====== MATERIAL FOR THIS EXERCISE

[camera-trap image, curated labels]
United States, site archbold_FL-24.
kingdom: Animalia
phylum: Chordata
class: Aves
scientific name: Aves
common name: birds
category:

============

§ WORK TO COMPLETE:
Transcribe all of the entries without altering anything.

§ SOLUTION TO THE PROBLEM:
[camera-trap image, curated labels]
United States, site archbold_FL-24.
kingdom: Animalia
phylum: Chordata
class: Aves
scientific name: Aves
common name: birds
category:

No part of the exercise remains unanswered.